Why acute pain sometimes resolves after a few weeks or months, but becomes chronic in other people, is not entirely understood, particularly at the molecular level. A study published yesterday (May 11) in Science Translational Medicine suggests that the initial inflammatory response may be key to avoiding lasting pain.
The study authors report that pain in the lower backs of patients with elevated inflammation was more likely to resolve after three months than that of patients with a more discreet reaction. Thousands of genes, many of them related to the inflammatory response and immune cell activation, changed expression in the blood samples of those who recovered, while none seem to be altered when pain persisted. Based on mouse experiments and a database analysis of drug use and medical conditions, the team found preliminary evidence that blocking the inflammatory response with medication can prolong musculoskeletal pain.
The results challenge two decades of research indicating “that actually a proinflammatory state is accelerating the transition from acute to chronic pain,” says Bart Morlion, a pain specialist at KU Leuven in Belgium who was not involved in the work; he consults for pharmaceutical companies and works with them on clinical trials.
One of the leaders of the study, pain researcher Luda Diatchenko of McGill University in Montreal, who is a paid consultant for companies developing treatments for pain, tells The Scientist that her team was initially interested in finding molecular markers that appear after an injury or similar trauma and that might predict which patients will end up with chronic pain. For this, the team first analyzed RNA transcripts—an indicator that genes are in use—present in blood samples from 98 patients with low back pain that were collected at their initial visits and then did the same analysis again, three months later. At that point, the pain had resolved for about half of the patients, but the other half experienced chronic pain.
Diatchenko says she expected to find an “active pathological process” leading to chronic pain, but instead uncovered the opposite. That is, for the patients still experiencing pain after three months, no genes had changed their expression significantly between the two visits. In contrast, those who recovered had alterations in the expression levels of more than 5,000 genes, suggesting that “the resolution of pain is an active biological process,” she says.

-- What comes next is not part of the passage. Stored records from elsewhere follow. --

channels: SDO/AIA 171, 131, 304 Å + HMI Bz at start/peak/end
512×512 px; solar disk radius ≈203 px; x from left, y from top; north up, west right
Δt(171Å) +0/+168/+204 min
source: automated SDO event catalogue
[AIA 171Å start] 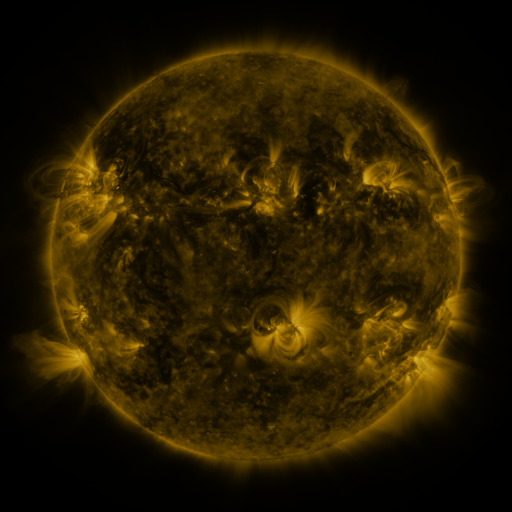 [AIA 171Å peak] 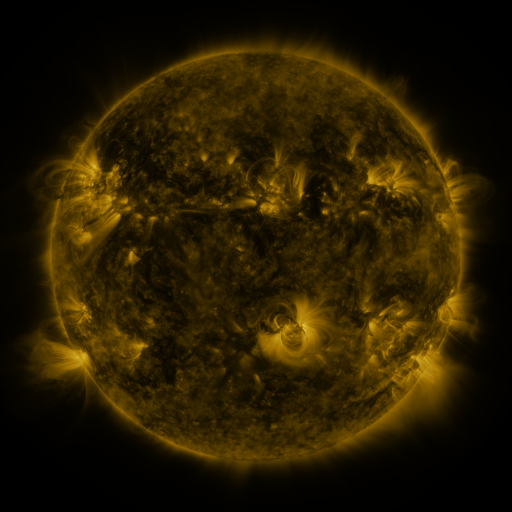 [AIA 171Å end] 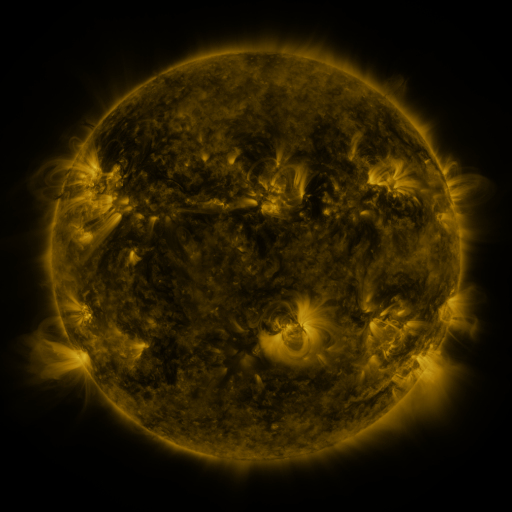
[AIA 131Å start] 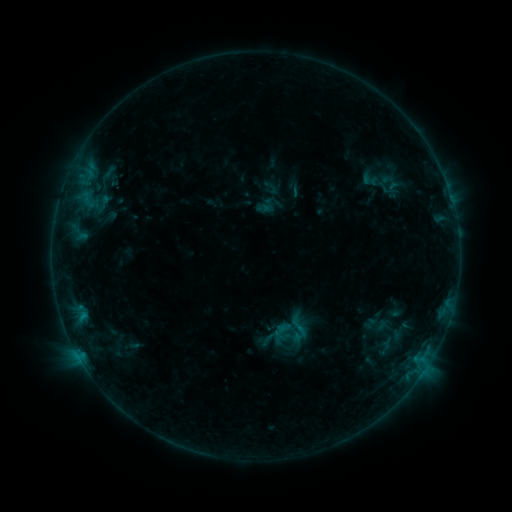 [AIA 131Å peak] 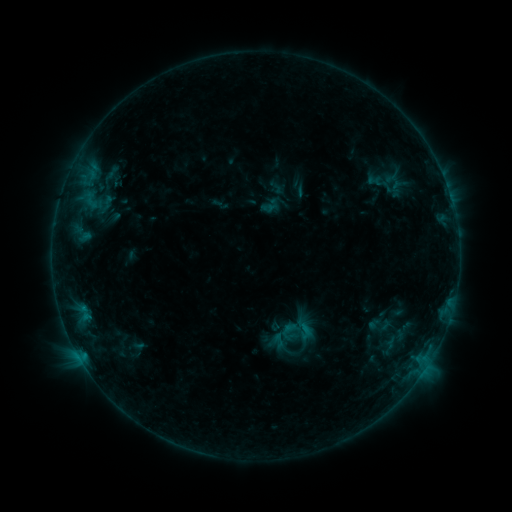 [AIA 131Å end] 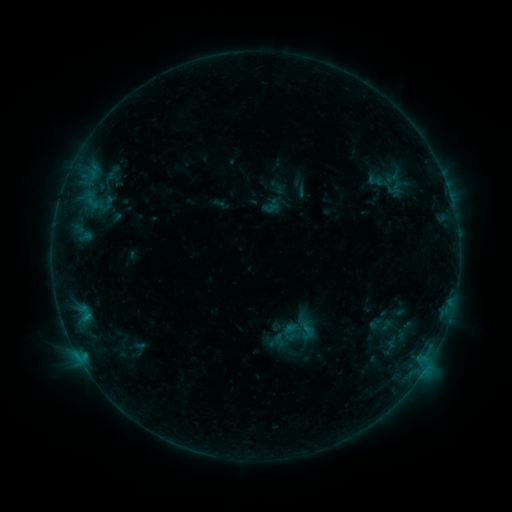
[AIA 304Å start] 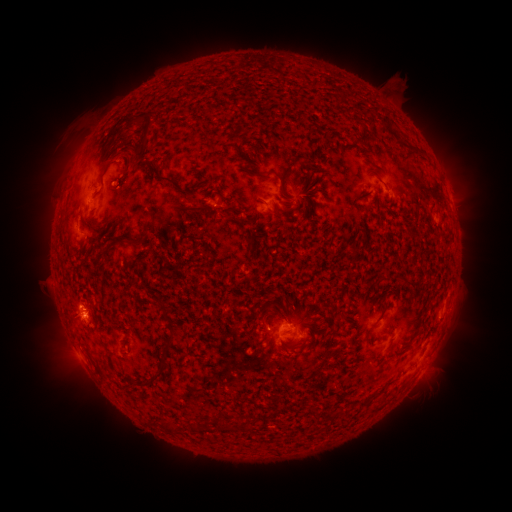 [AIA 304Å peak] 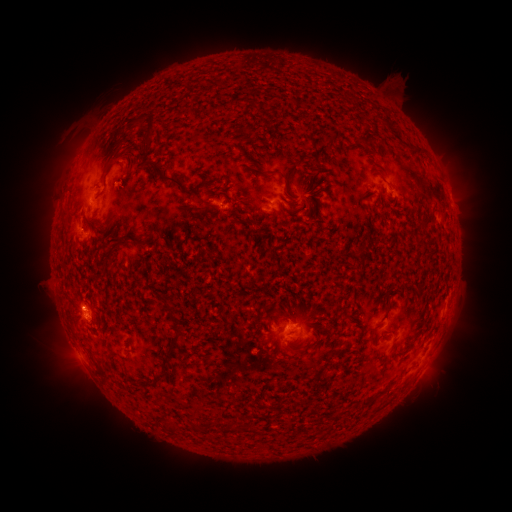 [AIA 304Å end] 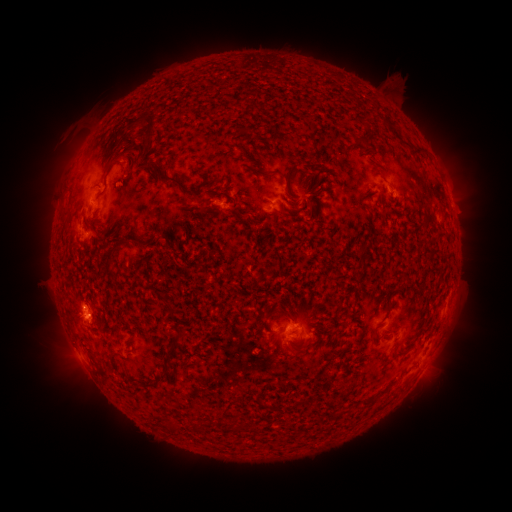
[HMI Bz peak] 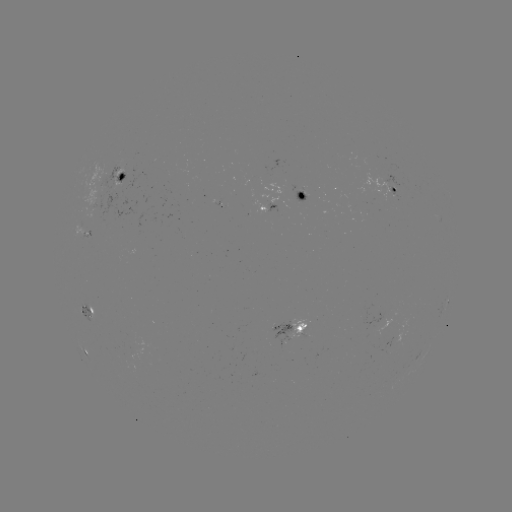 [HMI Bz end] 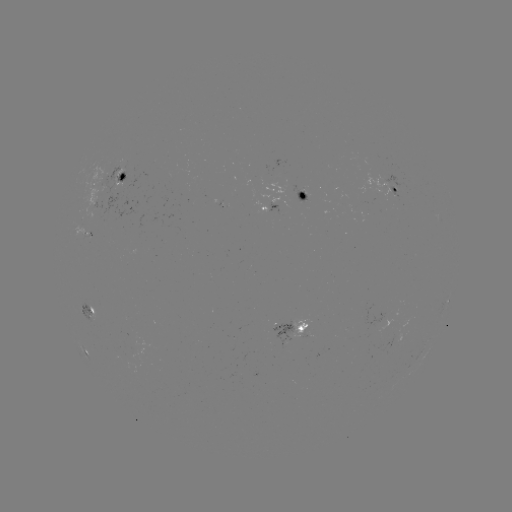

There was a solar emerging-flux region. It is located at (87, 234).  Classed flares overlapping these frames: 1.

By tracking the type of cells present in the blood samples, the team also found that those with a positive outcome had a more intense inflammatory response at their initial visit, led by neutrophils—white blood cells that are among the first to migrate to a site of injury.
If this is true, it will have major implications . . . that in the whole world, daily clinical practice needs to be changed.—Bart Morlion, KU Leuven
Puzzled by her findings, Diatchenko says she shared her results with Jeffrey Mogil, also at McGill, who tested the connection between inflammation and pain resolution in mice. His team performed a series of experiments in which they measured the animals’ sensitivity to pain induced through one of three techniques—for example, an injury in the sciatic nerve, which connects the spinal cord to the feet—and assessed how their pain evolved over time while they received different treatments. Blocking inflammation with the steroid dexamethasone or the nonsteroidal anti-inflammatory drug diclofenac notably alleviated pain during the first week, but both medications prolonged pain in the long run. In contrast, mice receiving a saline solution as a control and those receiving other pain medications that do not alter inflammation resolved pain in a significantly shorter period of time.
Whether blocking inflammation in humans has similar effects has yet to be tested. However, when the authors performed a retrospective analysis of drug use and back pain evolution using a UK database, they found that patients who had reported the use of nonsteroidal anti-inflammatory drugs were more likely to develop chronic pain. The use of pain medications that do not block inflammation, such as acetaminophen (also known as paracetamol or Tylenol), was not associated with long-lasting pain. The effects of steroids were not assessed, as there was no data available to do so, explains Diatchenko.
“This is a very nice study,” concludes Morlion, adding that the results need to be replicated and checked for different types of pain, such as postoperative pain. He notes that follow-up studies will also require a better design: researchers will need to control for risk factors associated with chronic pain, such as psychological distress and high initial pain intensities, that the retrospective human studies in the current work only assessed using surrogate markers.
But “if this is true, it will have major implications,” he remarks—namely, “that in the whole world, daily clinical practice needs to be changed.”
Editor’s note (May 14): This article has been edited to include mention of the consulting relationships of one of the study authors.